## Exercise aim
Output every record word for word, minus the pictures.

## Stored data
....................

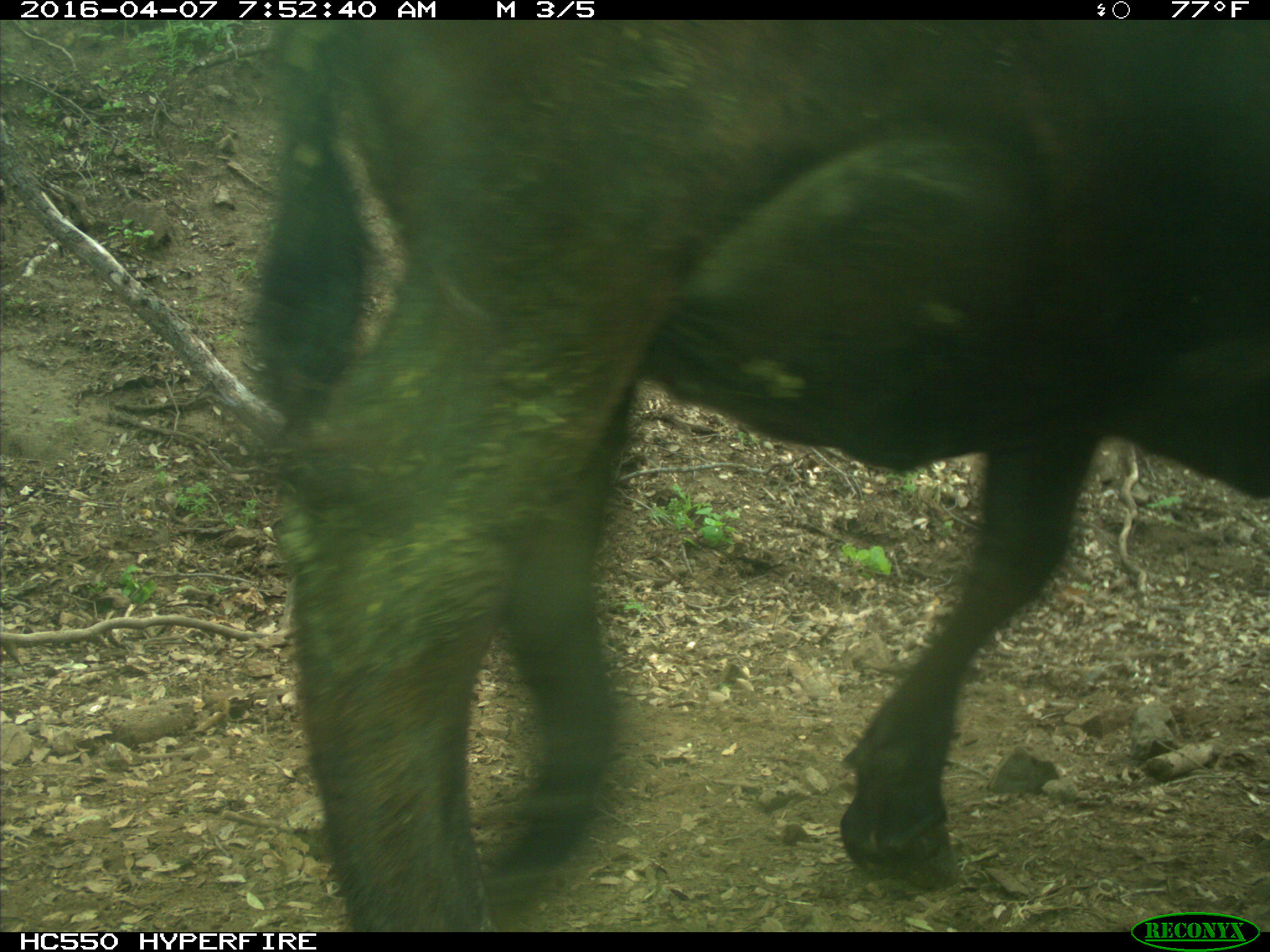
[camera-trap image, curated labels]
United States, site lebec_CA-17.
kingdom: Animalia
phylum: Chordata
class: Mammalia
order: Artiodactyla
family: Bovidae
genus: Bos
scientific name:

....................

## Expected output
[camera-trap image, curated labels]
United States, site lebec_CA-17.
kingdom: Animalia
phylum: Chordata
class: Mammalia
order: Artiodactyla
family: Bovidae
genus: Bos
scientific name:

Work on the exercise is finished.